Hussein Malla / AP
Supporters of Egypt's ousted President Mohammed Morsi wave their national flags during a demonstration in Nasr City in Cairo on July 19.
CAIRO – Sayed Ibrahim Ali waved a large flag amid a crowd outside the Rabaa al-Adawiya mosque earlier this week. Supporters of former President Mohammed Morsi have been gathering outside the mosque for the past three weeks demanding he be reinstated.
The 48-year-old mechanic, eagerly shaking his banner in the sun, said “it represents our goal of wanting to live well, to prosper. We’ve been living in darkness for 30 years.”
The Egyptian flag has become one of the most ubiquitous symbols of this country’s recent upheavals. Red, white, and black, with a golden eagle in the center, the world has watched it fly during countless rallies and protests over the past two years.
NBC News / Ziad Jaber
21-year-old Mostafa Mohammad has been selling flags in Tahrir Square since the 2011 revolution.
Amid the displays of patriotism, both ends of Egypt’s political spectrum can agree on one thing: This flag, and the country it represents, means everything to them.
And it’s led to a spike in sales of anything sporting the tricolor.
Egyptian flags are everywhere in Cairo, from the peaks of mosque minarets, to party boats on the Nile. Taxi drivers affix them onto dashboards. Young people sport them on clothes from T-shirts to hats.

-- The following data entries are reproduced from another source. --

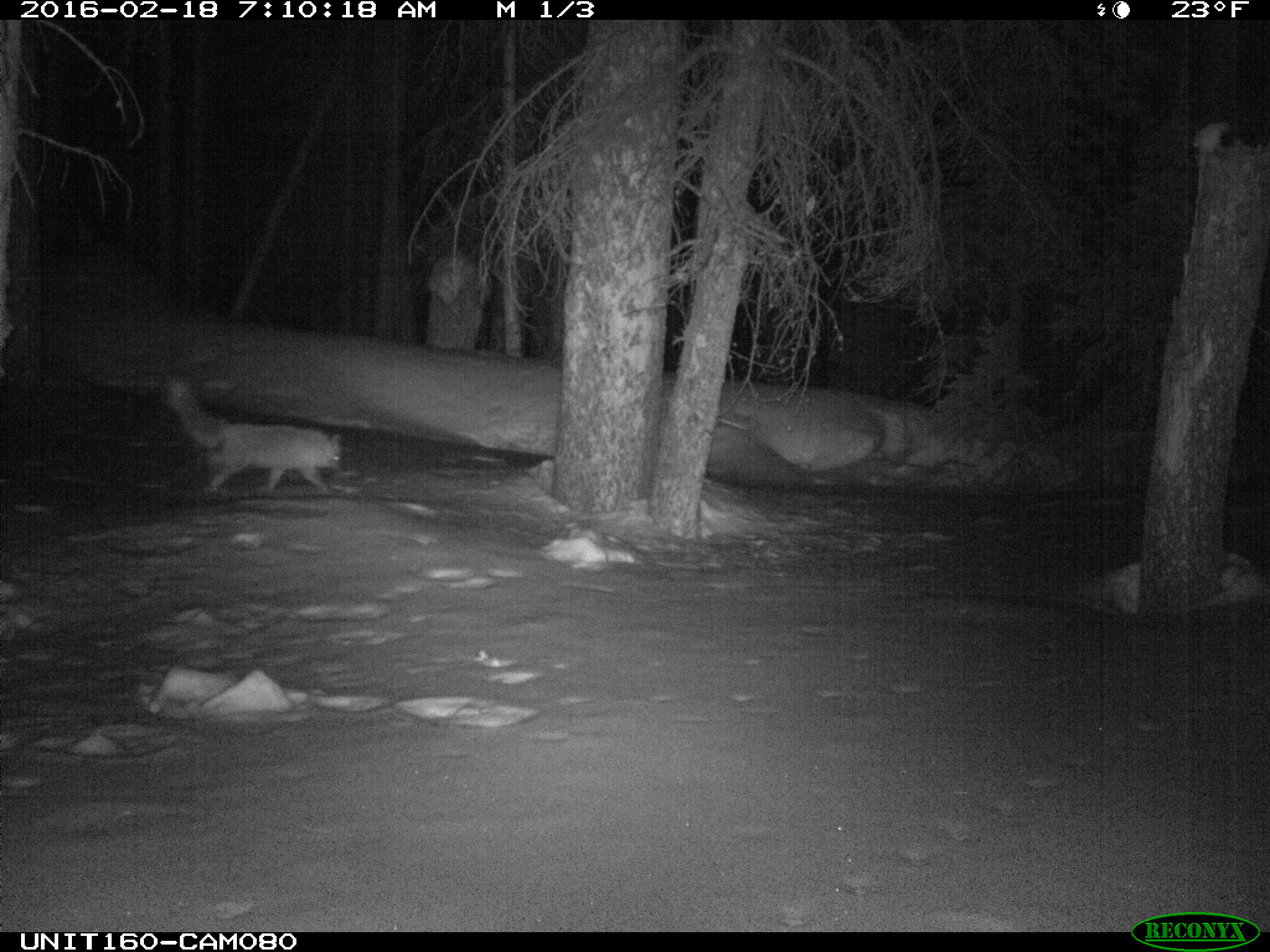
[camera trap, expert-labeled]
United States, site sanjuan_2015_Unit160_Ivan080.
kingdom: Animalia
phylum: Chordata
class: Mammalia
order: Carnivora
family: Canidae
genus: Vulpes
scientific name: Vulpes vulpes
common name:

Hassan Ali, a 59-year-old flag salesman, set up shop on a wooden cart just outside the pro-Morsi sit-in.
“I usually sell clothes, but we’re selling these items to feel with our people, to encourage them,” he said. “Some buy flags for themselves, their wives, their kids. People just want to unite under one banner.”
The flags come in different shapes as sizes. Some are cotton, made here in Egypt. Others are made in China, using more expensive satin material.
NBC News/ Ziad Jaber
In addition to flags, enterprising salesmen also feature hats and other wearable accessories.
They range in price from 50 cents for smaller ones up to $5 dollars for larger options. Clever local manufacturers have turned them into accessories, too. Most flag stands sell tricolor buttons and bracelets.
In addition to the Egyptian variety, Ali also sold black flags with the seal of Prophet Muhammad, banners associated with Islamic militant groups.
In total, Ali said he averaged roughly 400 flags sales a day. He said that number swells to over 1,000 during massive protests – but he insisted he had never changed his prices.
On the other side of town, in Tahrir Square, Mostafa Mohammad, 21, had an even larger array of merchandise. Flags from across the Arab world – from Palestine to Saudi Arabia – waved gently at his small market stall.
“I’ve been selling flags on this corner in Tahrir since the Battle of the Camel,” he said, referring to the now infamous moment in 2011 when thugs rushed the square on the backs of camels, beating many of those calling for then-president Hosni Mubarak to step down.
NBC News / Ziad Jaber
Flag stand outside Morsi rally sold militant Islamic flag in addition to Egyptian flag.
“But by far my best sales day ever was on June 30 of this year,” when he says he sold over 1,500 flags.
Schoolteacher Khalid Hassan Moawwad, 47, was in Tahrir Square on June 30 when millions of Egyptians took to the streets calling for an end to Morsi’s rule.
“The Muslim Brothers don’t have an allegiance to any one country. They don’t believe in the idea of a country,” he said, referring to the Islamist group’s wide reach across the Middle East. “Islam is about social justice. They don’t believe in that,” he fumed, as he sipped tea at a makeshift coffee shop in the center of Tahrir.
Remone Reda, a 24-year-old Christian, agreed. “They’re concerned with their own opportunities, not the opportunities of the entire country,” he said, standing on the corner outside Mostafa Mohammad’s flag stand. “The Muslim Brotherhood associates our flag with Morsi, but it’s not theirs alone.”